Listening to Customers by Triangulating Their Behaviour
Behavioural-data customer-journey methodology shipped; scalable across markets, foundation for continuous product improvement.
In brief
Situation. Customer journey mapping in most companies is done in workshops, on whiteboards, with sticky notes, by people who are not the customer. The result is a beautiful diagram of the journey the company thinks the customer takes.
Complication. Real customers do not take that journey. They wander. They abandon. They come back. They use the product in ways nobody imagined. The fixed-path journey map becomes a piece of office decor while the actual customers continue to misbehave in revealing ways.
Resolution.
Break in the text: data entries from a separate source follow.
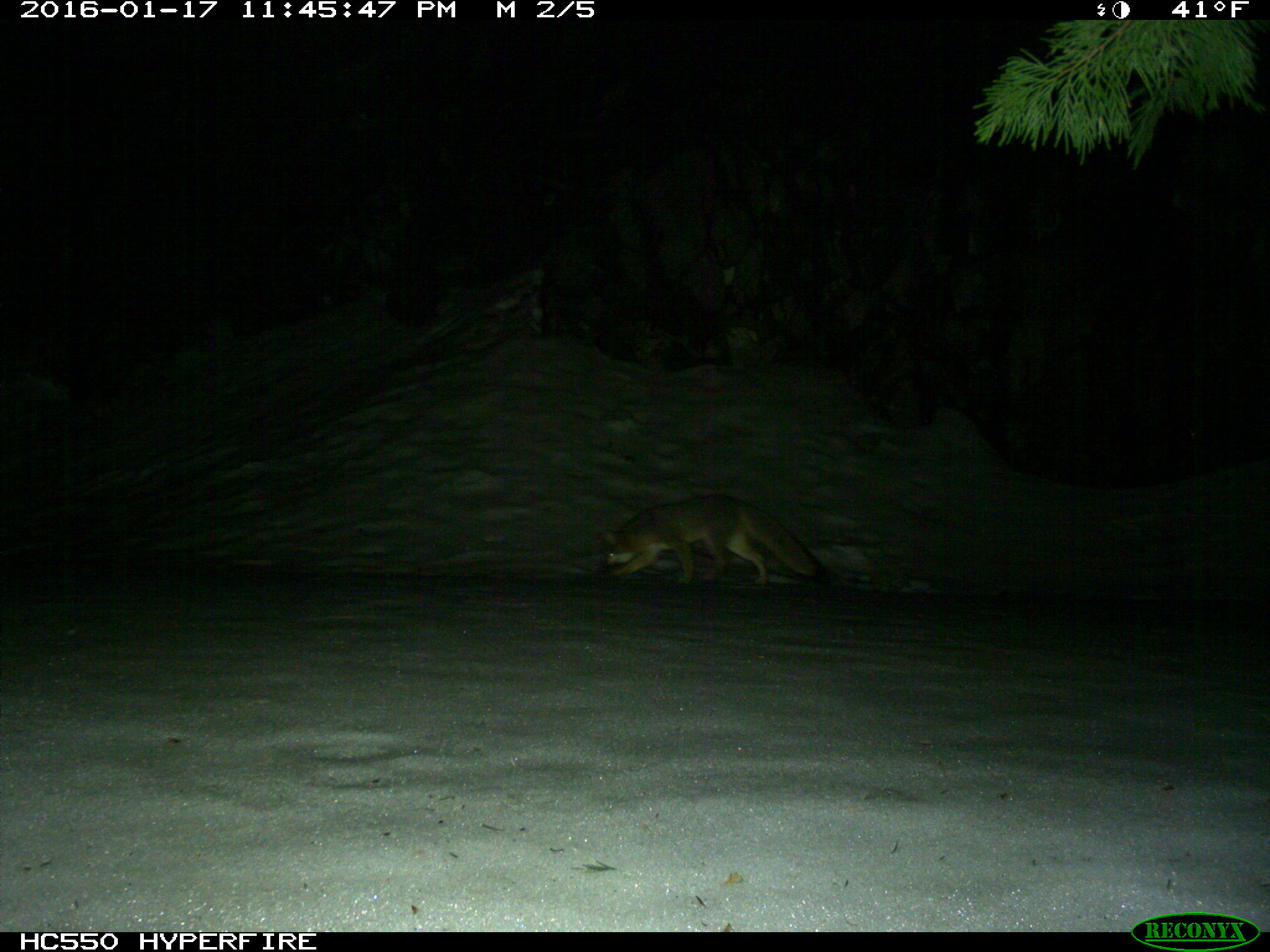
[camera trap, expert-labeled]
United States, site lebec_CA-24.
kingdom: Animalia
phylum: Chordata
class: Mammalia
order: Carnivora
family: Canidae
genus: Urocyon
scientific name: Urocyon cinereoargenteus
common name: gray fox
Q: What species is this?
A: Urocyon cinereoargenteus (gray fox).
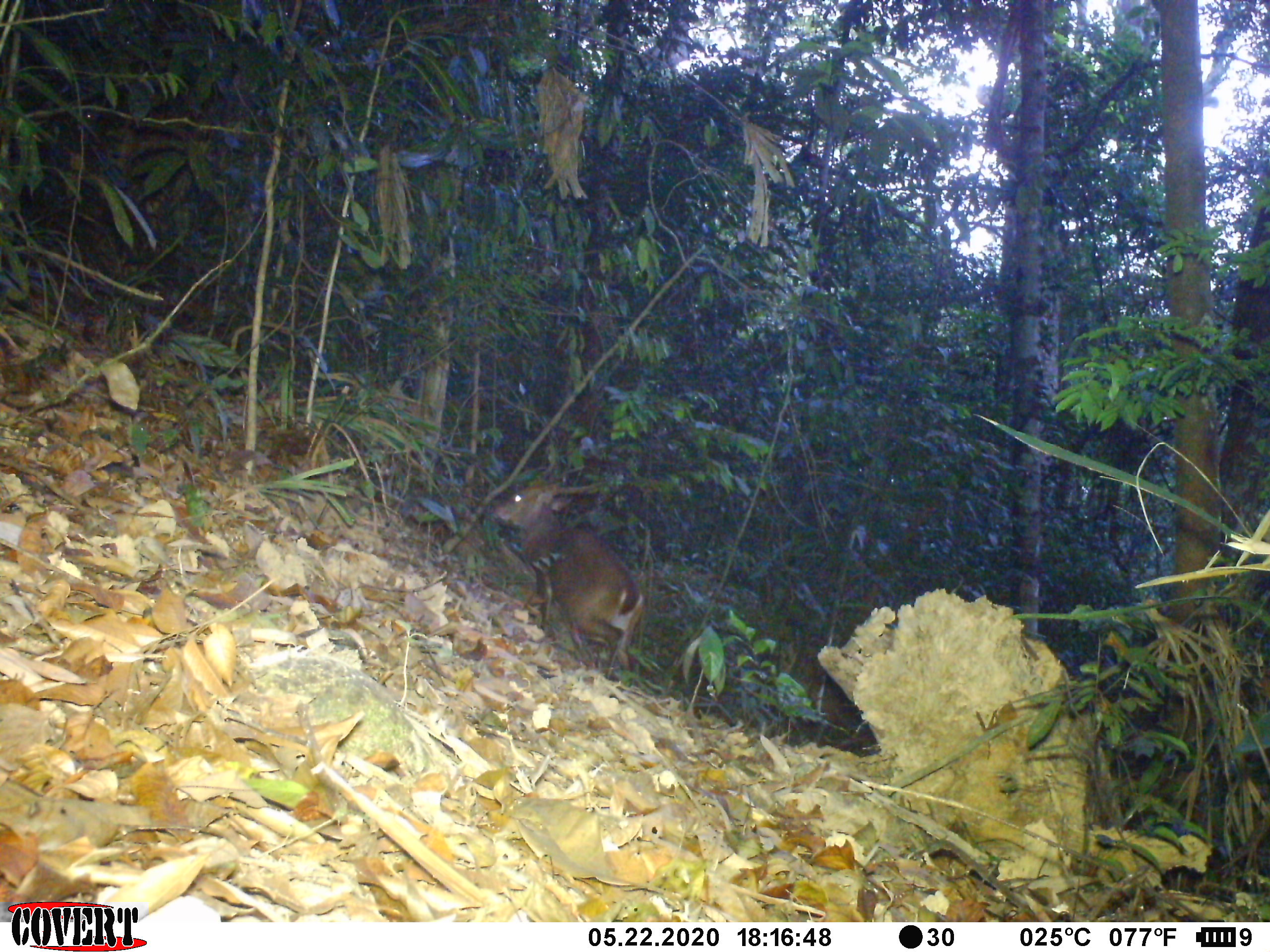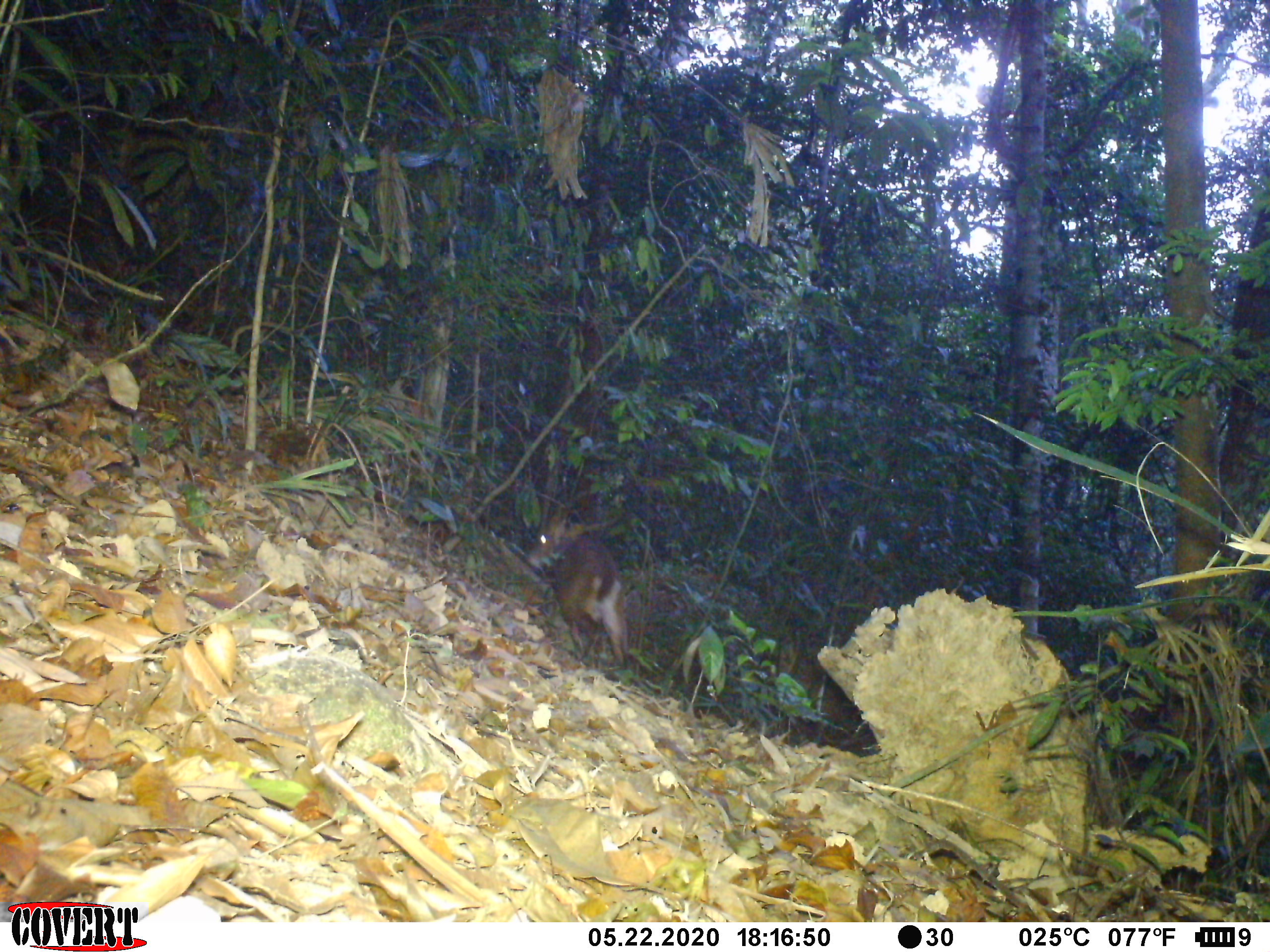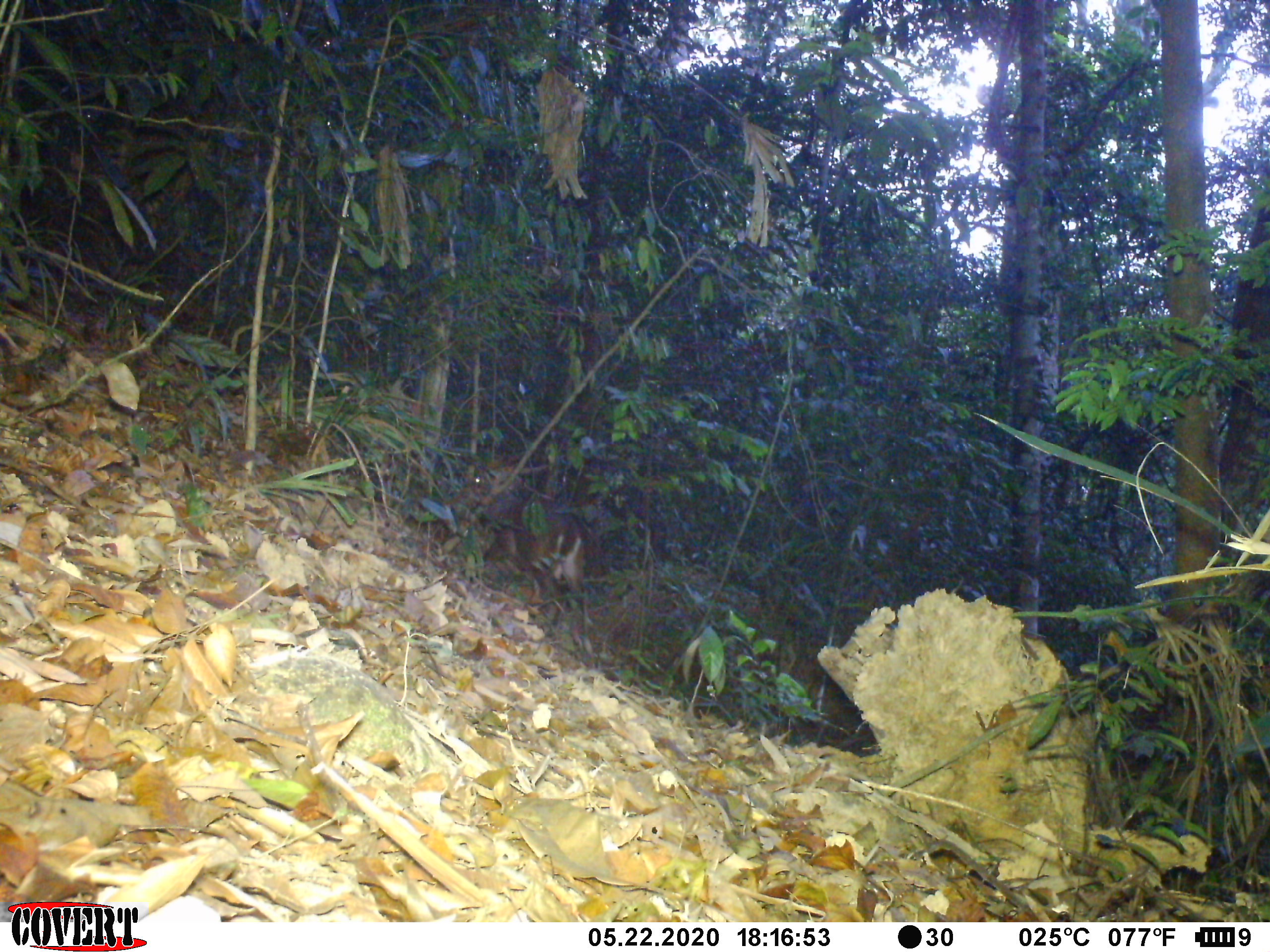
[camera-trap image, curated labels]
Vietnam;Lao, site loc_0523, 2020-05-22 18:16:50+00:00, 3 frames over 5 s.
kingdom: Animalia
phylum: Chordata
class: Mammalia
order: Artiodactyla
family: Cervidae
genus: Muntiacus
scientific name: Muntiacus vuquangensis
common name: large-antlered muntjac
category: large antlered muntjac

I co-led, with the Commercial Director of Customer Experience, a project to capture the actual journey from data, what we called the Timeline of Facts. Analytical pipelines ingested behavioural data across thousands of customer journeys in multiple markets, with algorithms determining the primary, secondary, and tertiary root causes of dissatisfaction. The two technical heads reporting to me, Big Data Infrastructure, and BI and Analytics, ran the execution.
Impact. Dramatically improved understanding of where products were failing customers. The Customer Experience team’s analytical work was streamlined and response times accelerated. The methodology is now scalable across markets and products, providing a foundation for continuous product improvement.
The longer story
The single most important question in customer experience is one most companies are afraid to ask: “why did our customer give up?” We are afraid of the answer because the answer is often “because of something we did.”
The advantage of pulling the journey from actual behavioural data, rather than from a workshop, is that the data does not lie politely. It says “on average, your customers abandon at step seven, and the reason is that step seven is annoying.”
Once we built the timeline-of-facts pipeline, every department that touched the customer had to look at the same data. The marketing team could no longer claim their campaign worked while the product team claimed the product was fine. Both teams shared a customer who was, at this exact step, deciding to give up.
Conversations changed. Defensiveness dropped. You cannot triangulate excuses; the data has only one version of events.